DOCUMENT EXCERPT ::
┄┄┄┄┄┄┄┄┄┄

Brands are dead, I think. We've seen this incredible journey that started off years ago with products. Products were invented to supply a benefit, a functional attribute to make you feel better. They morphed very quickly into trademarks, which is all about protection: Protect the manufacturer; protect the consumer. And then in the '30s Neil McElroy at P&G [Procter & Gamble] invented brands. And what were brands? They were based on what I call "ER words": whiter, brighter, cleaner, stronger, fitter. Watch any commercials on American TV and you'll see these words come up in the first three seconds, hammered remorselessly into your brain. But what's happened now is everybody's doing it. Everything works now: French fries taste crisp; coffee's hot; beer tastes good --

How do you go beyond the brand?

┄┄┄┄┄┄┄┄┄┄

INFORMATION SUPPLIED ::
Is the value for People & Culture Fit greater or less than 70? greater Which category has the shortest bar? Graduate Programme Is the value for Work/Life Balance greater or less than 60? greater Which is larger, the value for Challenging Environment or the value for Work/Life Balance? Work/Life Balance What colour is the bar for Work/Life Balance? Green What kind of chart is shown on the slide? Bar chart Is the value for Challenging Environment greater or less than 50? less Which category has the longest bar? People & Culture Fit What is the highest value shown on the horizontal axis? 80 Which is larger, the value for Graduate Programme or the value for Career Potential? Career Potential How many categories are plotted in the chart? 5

┄┄┄┄┄┄┄┄┄┄

EXERCISE DETAILS ::
In the passage on brands, who invented brands in the '30s? The material has no connection to the text.

SOLUTION TO THE EXERCISE ::
Neil McElroy at Procter & Gamble (P&G).